Tuesday, August 11, 2009

PLANES ON THE HUDSON RIVER

Watching yet another plane crash on the Hudson River this year is a nerve wracking experience.  On August 8, as the Coast Guard, Army Corps of Engineers, Tugboats and NYPD helicopters cordonned off the West Side Highway south of Fourteenth Street, many of us watching yet another disaster scenario of salvage efforts were disconcerted by the frequency of planes falling around us.  Planes falling out of the sky seems to be one ecological hazard of living in New York City.  However, this time, there is no happy story with a Hollywood ending and a physical aircraft docked at Battery Park.  Instead: it is a grim call to radically revamp Federal Aviation requirements for aircraft flying below 1, 100 feet.

The 2006 plane crash on the East Side of Manhattan alerted the FAA to the dangers of low flying small aircraft over the East River.  It is time New York and New Jersey took a closer look at the heavily trafficked and unmonitored flight corridor over the Hudson River that is shared by both states.  According to Manhattan Borough President Scott Stringer, over 25, 000 helicopter trips are made a year without oversight of air space regulations.  For a resident of Manhattan and the Jersey shoreline, this should be a chilling piece of information.  We are in a shared air space and waterway system that requires rigorous overhauling as air traffic increases, the airline industry is deregulated, air traffic controllers are scaled back even further, and more leisure flyers take to the skies.

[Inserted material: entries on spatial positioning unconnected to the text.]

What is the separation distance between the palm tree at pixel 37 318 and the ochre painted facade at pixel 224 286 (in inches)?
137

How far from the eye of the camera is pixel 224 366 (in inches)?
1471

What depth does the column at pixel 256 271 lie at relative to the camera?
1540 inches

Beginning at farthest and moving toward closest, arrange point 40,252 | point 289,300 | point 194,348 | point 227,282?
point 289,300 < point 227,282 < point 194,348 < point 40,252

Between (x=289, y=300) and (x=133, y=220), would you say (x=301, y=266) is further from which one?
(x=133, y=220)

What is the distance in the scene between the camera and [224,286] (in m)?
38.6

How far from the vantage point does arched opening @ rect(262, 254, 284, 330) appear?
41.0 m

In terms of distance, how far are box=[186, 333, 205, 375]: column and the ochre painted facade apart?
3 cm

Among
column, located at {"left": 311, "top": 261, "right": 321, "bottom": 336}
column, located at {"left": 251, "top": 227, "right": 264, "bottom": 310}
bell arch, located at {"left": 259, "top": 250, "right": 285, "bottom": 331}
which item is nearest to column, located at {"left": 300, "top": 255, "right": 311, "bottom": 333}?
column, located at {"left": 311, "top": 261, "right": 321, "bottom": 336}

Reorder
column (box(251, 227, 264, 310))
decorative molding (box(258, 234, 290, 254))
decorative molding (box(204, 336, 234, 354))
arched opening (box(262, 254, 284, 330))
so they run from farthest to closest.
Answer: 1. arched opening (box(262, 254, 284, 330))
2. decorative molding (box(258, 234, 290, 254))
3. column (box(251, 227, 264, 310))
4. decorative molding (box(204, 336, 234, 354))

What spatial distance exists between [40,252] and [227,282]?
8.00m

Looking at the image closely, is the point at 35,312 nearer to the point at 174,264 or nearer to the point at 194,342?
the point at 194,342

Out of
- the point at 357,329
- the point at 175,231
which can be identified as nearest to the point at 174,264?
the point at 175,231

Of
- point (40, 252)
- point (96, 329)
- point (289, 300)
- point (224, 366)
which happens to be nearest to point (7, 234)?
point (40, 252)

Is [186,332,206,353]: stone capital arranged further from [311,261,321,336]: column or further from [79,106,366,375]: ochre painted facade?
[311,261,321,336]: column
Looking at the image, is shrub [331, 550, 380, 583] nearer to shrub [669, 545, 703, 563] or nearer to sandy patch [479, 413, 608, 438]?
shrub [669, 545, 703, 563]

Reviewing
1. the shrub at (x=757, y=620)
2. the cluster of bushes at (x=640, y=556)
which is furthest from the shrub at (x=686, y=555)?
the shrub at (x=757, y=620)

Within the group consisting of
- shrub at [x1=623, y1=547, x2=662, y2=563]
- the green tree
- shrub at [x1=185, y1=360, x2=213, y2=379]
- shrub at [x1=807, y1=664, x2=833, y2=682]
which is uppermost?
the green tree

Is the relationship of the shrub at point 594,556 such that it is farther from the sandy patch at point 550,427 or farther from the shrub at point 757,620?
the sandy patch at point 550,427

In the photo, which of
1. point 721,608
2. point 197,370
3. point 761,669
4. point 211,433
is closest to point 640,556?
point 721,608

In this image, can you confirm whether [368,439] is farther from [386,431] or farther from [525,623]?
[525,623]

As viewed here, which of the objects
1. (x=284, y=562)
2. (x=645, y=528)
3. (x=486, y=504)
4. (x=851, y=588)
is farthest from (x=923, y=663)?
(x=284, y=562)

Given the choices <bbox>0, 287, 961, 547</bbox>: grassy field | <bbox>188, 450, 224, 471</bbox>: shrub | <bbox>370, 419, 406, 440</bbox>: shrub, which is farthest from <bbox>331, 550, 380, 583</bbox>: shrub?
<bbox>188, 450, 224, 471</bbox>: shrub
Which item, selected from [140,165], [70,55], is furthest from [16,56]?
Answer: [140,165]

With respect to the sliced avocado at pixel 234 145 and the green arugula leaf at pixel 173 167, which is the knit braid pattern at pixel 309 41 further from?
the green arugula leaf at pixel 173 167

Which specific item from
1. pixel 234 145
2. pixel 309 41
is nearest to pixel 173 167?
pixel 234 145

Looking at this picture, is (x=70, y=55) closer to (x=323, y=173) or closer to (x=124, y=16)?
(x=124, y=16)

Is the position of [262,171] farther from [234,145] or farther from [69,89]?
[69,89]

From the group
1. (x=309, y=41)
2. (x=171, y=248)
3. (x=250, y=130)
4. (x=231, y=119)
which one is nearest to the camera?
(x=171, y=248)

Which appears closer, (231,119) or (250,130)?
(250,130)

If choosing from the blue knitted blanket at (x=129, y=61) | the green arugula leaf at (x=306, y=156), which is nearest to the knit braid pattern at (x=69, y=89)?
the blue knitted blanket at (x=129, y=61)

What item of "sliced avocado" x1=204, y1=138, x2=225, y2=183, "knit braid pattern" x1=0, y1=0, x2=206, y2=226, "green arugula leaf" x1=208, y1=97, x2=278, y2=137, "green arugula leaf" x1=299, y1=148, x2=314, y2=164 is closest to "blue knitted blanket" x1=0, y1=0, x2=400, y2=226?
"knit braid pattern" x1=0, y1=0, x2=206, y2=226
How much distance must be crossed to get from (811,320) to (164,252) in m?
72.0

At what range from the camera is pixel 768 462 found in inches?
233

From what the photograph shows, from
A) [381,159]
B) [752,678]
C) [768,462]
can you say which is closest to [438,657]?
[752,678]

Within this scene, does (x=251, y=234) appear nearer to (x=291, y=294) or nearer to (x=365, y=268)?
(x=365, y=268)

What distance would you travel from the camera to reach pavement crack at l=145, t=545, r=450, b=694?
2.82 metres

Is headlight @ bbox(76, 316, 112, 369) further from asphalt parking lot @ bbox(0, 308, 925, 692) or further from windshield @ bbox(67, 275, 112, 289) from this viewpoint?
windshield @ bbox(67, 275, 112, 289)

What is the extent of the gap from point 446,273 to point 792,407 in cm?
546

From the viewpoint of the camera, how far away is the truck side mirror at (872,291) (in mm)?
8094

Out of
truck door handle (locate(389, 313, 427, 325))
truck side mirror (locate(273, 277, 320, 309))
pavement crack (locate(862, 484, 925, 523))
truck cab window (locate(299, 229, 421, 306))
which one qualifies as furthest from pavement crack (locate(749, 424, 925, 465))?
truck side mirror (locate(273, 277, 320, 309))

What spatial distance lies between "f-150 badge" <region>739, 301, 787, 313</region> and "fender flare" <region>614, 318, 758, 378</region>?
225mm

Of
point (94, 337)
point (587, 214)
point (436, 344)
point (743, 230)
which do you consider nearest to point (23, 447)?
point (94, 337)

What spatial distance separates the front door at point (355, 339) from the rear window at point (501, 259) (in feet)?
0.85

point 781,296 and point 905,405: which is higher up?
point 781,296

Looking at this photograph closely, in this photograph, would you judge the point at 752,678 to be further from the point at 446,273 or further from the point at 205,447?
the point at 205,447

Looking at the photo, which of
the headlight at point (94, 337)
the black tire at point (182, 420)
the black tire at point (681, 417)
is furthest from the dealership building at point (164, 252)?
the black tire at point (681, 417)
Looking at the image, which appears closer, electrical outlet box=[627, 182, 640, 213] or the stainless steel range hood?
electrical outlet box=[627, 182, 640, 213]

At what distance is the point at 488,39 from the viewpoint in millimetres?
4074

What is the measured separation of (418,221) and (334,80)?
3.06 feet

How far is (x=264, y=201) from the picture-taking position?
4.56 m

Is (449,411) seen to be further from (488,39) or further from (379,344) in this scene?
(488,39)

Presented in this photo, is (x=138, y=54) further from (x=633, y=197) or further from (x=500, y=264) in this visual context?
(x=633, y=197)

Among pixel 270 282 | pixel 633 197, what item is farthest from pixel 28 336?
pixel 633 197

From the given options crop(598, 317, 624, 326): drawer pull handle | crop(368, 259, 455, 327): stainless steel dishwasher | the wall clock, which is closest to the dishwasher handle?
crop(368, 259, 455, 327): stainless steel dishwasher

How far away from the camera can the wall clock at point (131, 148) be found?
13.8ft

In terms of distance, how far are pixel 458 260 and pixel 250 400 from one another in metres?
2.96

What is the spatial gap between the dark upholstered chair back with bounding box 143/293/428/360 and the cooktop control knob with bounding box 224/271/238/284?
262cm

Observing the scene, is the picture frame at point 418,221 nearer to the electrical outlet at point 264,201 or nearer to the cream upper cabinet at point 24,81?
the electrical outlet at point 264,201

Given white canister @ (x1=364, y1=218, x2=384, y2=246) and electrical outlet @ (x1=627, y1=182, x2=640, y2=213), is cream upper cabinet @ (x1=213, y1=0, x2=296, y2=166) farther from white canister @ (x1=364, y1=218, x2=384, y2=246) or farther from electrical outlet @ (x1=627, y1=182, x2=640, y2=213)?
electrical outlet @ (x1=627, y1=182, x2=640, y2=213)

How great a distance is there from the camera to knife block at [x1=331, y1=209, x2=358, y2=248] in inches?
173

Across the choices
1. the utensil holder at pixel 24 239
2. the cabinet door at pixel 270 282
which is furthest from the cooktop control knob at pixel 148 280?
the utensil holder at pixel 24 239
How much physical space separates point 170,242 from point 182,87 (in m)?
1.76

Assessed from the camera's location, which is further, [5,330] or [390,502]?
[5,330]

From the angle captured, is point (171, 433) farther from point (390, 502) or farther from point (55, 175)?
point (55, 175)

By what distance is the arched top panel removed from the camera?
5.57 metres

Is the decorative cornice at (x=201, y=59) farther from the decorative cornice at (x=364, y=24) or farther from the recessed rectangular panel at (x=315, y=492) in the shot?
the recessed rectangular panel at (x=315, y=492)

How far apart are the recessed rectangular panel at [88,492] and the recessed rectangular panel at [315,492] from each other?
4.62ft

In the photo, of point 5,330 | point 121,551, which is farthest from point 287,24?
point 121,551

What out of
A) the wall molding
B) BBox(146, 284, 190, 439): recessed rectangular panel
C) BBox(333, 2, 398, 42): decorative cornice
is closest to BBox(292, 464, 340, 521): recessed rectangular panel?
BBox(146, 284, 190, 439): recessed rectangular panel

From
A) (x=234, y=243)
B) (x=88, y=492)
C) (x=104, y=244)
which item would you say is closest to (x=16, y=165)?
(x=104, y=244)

What New York City has learned from this terrible tragedy is that the shores of New Jersey facing Manhattan is our sixth borough.  We need to think about the other side of our beloved Hudson River as part of our lifeline, a critical aspect of our ecosystem and our imagined future.  To that effect, a more engaged conversation with the other side of the Hudson River's magisterial shoreline needs to be incorporated into a more sustained and local conversation regarding air and water safety measures, water rights, pollution and industrial run off.  The January 15, 2009 U.S. Airways forced landing highlighted this interdependency when early reports about the extraordinary landing mentioned survivors possibly landing on either the Jersey side or the Manhattan side of the shoreline.  Saturday's catastrophe was a literal collision between the Manhattan and New Jersey air spaces.  Both Manhattan and Hoboken transportation, waterway and commuter networks were disrupted by this travesty.  We must take away important lessons to be implemented immediately with an eye to the safety of neighborhoods and cities, and remedy the unconscionable laxity geared towards the interests of big business and the after effects of de-regulation in the aviation and helicopter industries.